## What is required
Retype each line of the material exactly, please, skipping any picture in it.

## Exercise input
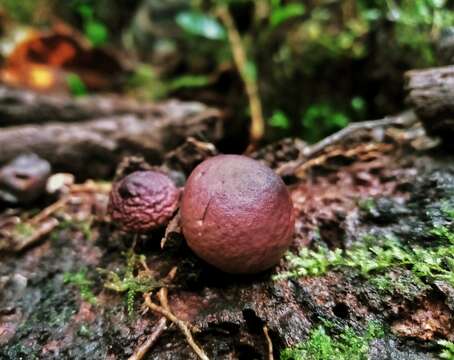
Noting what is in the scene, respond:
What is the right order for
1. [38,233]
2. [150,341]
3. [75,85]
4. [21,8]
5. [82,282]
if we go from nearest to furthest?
[150,341] → [82,282] → [38,233] → [75,85] → [21,8]

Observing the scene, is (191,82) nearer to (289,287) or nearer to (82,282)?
(82,282)

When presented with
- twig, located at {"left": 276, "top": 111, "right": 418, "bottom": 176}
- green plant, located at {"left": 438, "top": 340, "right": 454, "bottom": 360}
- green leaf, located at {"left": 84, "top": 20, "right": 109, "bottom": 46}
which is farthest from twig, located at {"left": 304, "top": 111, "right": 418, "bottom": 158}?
green leaf, located at {"left": 84, "top": 20, "right": 109, "bottom": 46}

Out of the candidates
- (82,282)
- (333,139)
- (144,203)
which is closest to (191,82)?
(333,139)

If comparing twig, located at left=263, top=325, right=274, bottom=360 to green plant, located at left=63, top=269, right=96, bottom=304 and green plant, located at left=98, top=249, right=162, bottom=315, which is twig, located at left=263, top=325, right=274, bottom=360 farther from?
green plant, located at left=63, top=269, right=96, bottom=304

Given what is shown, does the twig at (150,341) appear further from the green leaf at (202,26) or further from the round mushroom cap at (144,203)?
the green leaf at (202,26)

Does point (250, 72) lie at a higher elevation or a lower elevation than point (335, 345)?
higher
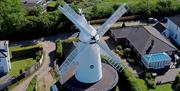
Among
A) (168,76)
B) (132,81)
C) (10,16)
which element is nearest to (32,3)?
(10,16)

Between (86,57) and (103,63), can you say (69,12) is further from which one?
(103,63)

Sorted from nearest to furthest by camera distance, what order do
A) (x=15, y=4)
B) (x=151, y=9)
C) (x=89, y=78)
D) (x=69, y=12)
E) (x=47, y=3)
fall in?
(x=69, y=12)
(x=89, y=78)
(x=15, y=4)
(x=151, y=9)
(x=47, y=3)

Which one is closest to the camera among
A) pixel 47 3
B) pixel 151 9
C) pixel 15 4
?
pixel 15 4

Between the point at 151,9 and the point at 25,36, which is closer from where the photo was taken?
the point at 25,36

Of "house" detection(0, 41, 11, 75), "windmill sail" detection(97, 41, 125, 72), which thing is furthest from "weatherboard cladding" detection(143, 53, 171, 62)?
"house" detection(0, 41, 11, 75)

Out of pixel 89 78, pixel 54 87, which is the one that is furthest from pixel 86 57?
pixel 54 87

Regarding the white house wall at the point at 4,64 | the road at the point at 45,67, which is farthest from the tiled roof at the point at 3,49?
the road at the point at 45,67

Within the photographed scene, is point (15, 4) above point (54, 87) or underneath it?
above
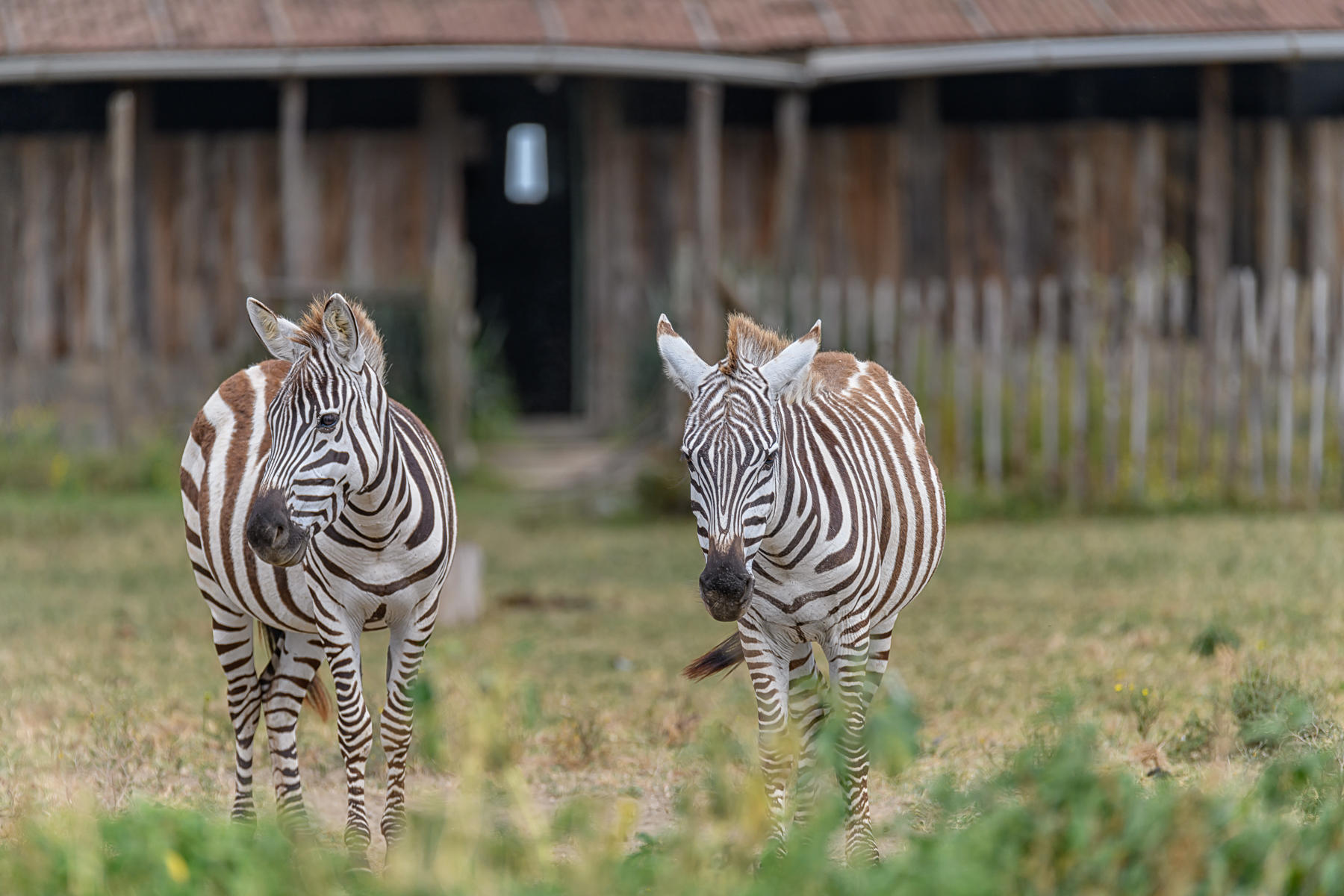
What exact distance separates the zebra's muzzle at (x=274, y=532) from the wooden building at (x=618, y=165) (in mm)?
9928

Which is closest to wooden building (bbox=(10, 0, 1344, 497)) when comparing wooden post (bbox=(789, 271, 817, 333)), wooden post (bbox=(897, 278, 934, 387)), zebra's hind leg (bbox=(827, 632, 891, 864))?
wooden post (bbox=(789, 271, 817, 333))

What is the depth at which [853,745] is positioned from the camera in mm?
4734

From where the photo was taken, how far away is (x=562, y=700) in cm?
733

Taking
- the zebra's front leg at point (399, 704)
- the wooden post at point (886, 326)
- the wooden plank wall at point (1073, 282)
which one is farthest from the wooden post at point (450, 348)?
the zebra's front leg at point (399, 704)

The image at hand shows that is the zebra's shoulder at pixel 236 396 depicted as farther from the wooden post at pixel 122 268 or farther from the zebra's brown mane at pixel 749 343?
the wooden post at pixel 122 268

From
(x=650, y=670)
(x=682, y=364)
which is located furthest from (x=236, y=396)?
(x=650, y=670)

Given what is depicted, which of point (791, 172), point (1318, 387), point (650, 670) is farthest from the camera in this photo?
point (791, 172)

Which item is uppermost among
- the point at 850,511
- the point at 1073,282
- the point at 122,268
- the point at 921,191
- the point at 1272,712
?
the point at 921,191

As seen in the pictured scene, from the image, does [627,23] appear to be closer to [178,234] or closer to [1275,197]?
[178,234]

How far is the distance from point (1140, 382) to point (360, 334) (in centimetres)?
870

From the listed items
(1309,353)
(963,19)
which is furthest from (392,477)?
(963,19)

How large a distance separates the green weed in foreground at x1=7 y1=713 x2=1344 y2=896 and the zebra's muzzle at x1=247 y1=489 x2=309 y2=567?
734 mm

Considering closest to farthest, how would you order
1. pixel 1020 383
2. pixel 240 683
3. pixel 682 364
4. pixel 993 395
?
pixel 682 364 < pixel 240 683 < pixel 1020 383 < pixel 993 395

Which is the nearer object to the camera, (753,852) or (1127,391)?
(753,852)
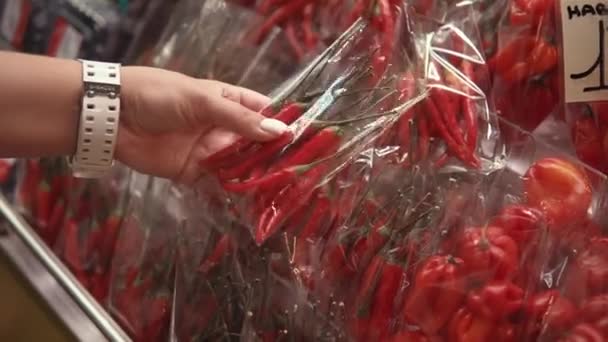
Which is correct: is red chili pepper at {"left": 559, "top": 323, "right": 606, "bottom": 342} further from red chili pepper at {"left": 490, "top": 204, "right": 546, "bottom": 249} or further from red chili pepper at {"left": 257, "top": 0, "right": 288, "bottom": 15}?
red chili pepper at {"left": 257, "top": 0, "right": 288, "bottom": 15}

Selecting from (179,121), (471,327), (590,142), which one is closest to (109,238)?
(179,121)

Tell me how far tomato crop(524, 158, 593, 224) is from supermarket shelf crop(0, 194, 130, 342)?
652 mm

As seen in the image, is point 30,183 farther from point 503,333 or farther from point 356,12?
point 503,333

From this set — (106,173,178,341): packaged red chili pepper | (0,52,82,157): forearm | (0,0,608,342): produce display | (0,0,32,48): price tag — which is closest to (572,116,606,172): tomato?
(0,0,608,342): produce display

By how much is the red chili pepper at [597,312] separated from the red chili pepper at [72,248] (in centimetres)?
87

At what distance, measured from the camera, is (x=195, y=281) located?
1.20 m

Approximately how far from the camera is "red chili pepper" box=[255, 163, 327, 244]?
3.40ft

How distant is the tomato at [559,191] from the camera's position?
1039 mm

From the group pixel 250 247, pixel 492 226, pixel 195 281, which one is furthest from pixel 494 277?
pixel 195 281

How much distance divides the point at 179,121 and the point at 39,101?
0.63 feet

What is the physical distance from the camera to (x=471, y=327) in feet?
3.14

## Result
Noting what is in the scene, respond:
What is the right order for
1. [38,233]
2. [150,341]
3. [75,85]
4. [21,8]
5. [82,282]
if we go from nearest to furthest?
[150,341] → [82,282] → [38,233] → [75,85] → [21,8]

Observing the scene, is (191,82) nearer to (289,287) or nearer to (82,282)?
(82,282)

When presented with
- twig, located at {"left": 276, "top": 111, "right": 418, "bottom": 176}
- green plant, located at {"left": 438, "top": 340, "right": 454, "bottom": 360}
- green leaf, located at {"left": 84, "top": 20, "right": 109, "bottom": 46}
which is farthest from twig, located at {"left": 304, "top": 111, "right": 418, "bottom": 158}?
green leaf, located at {"left": 84, "top": 20, "right": 109, "bottom": 46}

Out of the candidates
- (82,282)
- (333,139)
- (144,203)
which is closest to (191,82)?
(333,139)

If comparing twig, located at left=263, top=325, right=274, bottom=360 to green plant, located at left=63, top=269, right=96, bottom=304 and green plant, located at left=98, top=249, right=162, bottom=315, which is twig, located at left=263, top=325, right=274, bottom=360 farther from?
green plant, located at left=63, top=269, right=96, bottom=304

Given what is shown, does the twig at (150,341) appear further from the green leaf at (202,26) or further from the round mushroom cap at (144,203)?
the green leaf at (202,26)

Does point (250, 72) lie at a higher elevation or a lower elevation than point (335, 345)?
higher
Among
A) (168,76)
B) (132,81)
C) (10,16)
which element is nearest to (32,3)?
(10,16)

Between (86,57) and (103,63), can you say (69,12) is further from which one?
(103,63)

Sorted from nearest to furthest by camera distance, what order do
A) (x=15, y=4)
B) (x=151, y=9)
C) (x=89, y=78)
D) (x=69, y=12)
E) (x=47, y=3)
fall in?
(x=69, y=12)
(x=89, y=78)
(x=15, y=4)
(x=151, y=9)
(x=47, y=3)

Which one is closest to the camera among
A) pixel 47 3
B) pixel 151 9
C) pixel 15 4
?
pixel 15 4

Between the point at 151,9 and the point at 25,36, which is closer from where the photo was taken?
the point at 25,36

Of "house" detection(0, 41, 11, 75), "windmill sail" detection(97, 41, 125, 72), which thing is furthest from "weatherboard cladding" detection(143, 53, 171, 62)?
"house" detection(0, 41, 11, 75)

Out of pixel 89 78, pixel 54 87, which is the one that is furthest from pixel 86 57?
pixel 54 87

Regarding the white house wall at the point at 4,64 | the road at the point at 45,67, which is farthest from the tiled roof at the point at 3,49?
the road at the point at 45,67

Within the photographed scene, is point (15, 4) above point (54, 87) or underneath it?
above
What exact distance separates the zebra's muzzle at (x=274, y=532) from the wooden building at (x=618, y=165) (in mm)?
9928

Which is closest to wooden building (bbox=(10, 0, 1344, 497)) when comparing wooden post (bbox=(789, 271, 817, 333)), wooden post (bbox=(897, 278, 934, 387)), zebra's hind leg (bbox=(827, 632, 891, 864))?
wooden post (bbox=(789, 271, 817, 333))

What is the depth at which [853,745] is positioned from the camera in mm?
4734

From where the photo was taken, how far away is (x=562, y=700) in cm?
733

Taking
- the zebra's front leg at point (399, 704)
- the wooden post at point (886, 326)
- the wooden plank wall at point (1073, 282)
which one is farthest from the wooden post at point (450, 348)?
the zebra's front leg at point (399, 704)

The image at hand shows that is the zebra's shoulder at pixel 236 396 depicted as farther from the wooden post at pixel 122 268 or farther from the zebra's brown mane at pixel 749 343?
the wooden post at pixel 122 268

From
(x=650, y=670)
(x=682, y=364)
which is located furthest from (x=236, y=396)?
(x=650, y=670)

Given what is depicted, which of point (791, 172), point (1318, 387), point (650, 670) is farthest from the camera in this photo?
point (791, 172)

Which item is uppermost among
- the point at 850,511
- the point at 1073,282
- the point at 122,268
- the point at 921,191
- the point at 1272,712
?
the point at 921,191

As seen in the pictured scene, from the image, does [627,23] appear to be closer to [178,234] or closer to [1275,197]?
[178,234]

How far is the distance from point (1140, 382) to point (360, 334) (in centimetres)?
870

From the listed items
(1309,353)
(963,19)
which is furthest from (392,477)?
(963,19)

How large a distance separates the green weed in foreground at x1=7 y1=713 x2=1344 y2=896 and the zebra's muzzle at x1=247 y1=489 x2=309 y2=567?
734 mm

Considering closest to farthest, how would you order
1. pixel 1020 383
2. pixel 240 683
3. pixel 682 364
4. pixel 993 395
?
pixel 682 364 < pixel 240 683 < pixel 1020 383 < pixel 993 395

Which is the nearer object to the camera, (753,852) or (1127,391)?
(753,852)
Which is correct: is red chili pepper at {"left": 559, "top": 323, "right": 606, "bottom": 342} further from red chili pepper at {"left": 490, "top": 204, "right": 546, "bottom": 249} or further from red chili pepper at {"left": 257, "top": 0, "right": 288, "bottom": 15}?
red chili pepper at {"left": 257, "top": 0, "right": 288, "bottom": 15}

Selecting from (179,121), (471,327), (590,142), which one is closest to (109,238)?
(179,121)

Tell me how far tomato crop(524, 158, 593, 224) is from supermarket shelf crop(0, 194, 130, 342)?
652 mm

As seen in the image, is point 30,183 farther from point 503,333 or farther from point 356,12?
point 503,333

From this set — (106,173,178,341): packaged red chili pepper | (0,52,82,157): forearm | (0,0,608,342): produce display | (0,0,32,48): price tag — which is closest to (572,116,606,172): tomato?
(0,0,608,342): produce display

By how much is the red chili pepper at [597,312] separated from the red chili pepper at [72,248] (in centimetres)?
87

At what distance, measured from the camera, is (x=195, y=281) located?
1.20 m

Approximately how far from the camera is "red chili pepper" box=[255, 163, 327, 244]?
3.40ft

How distant is the tomato at [559,191] from the camera's position?
1039 mm

From the group pixel 250 247, pixel 492 226, pixel 195 281, which one is furthest from pixel 494 277?
pixel 195 281

How much distance divides the point at 179,121 and the point at 39,101?
0.63 feet

What is the physical distance from the camera to (x=471, y=327) in feet?
3.14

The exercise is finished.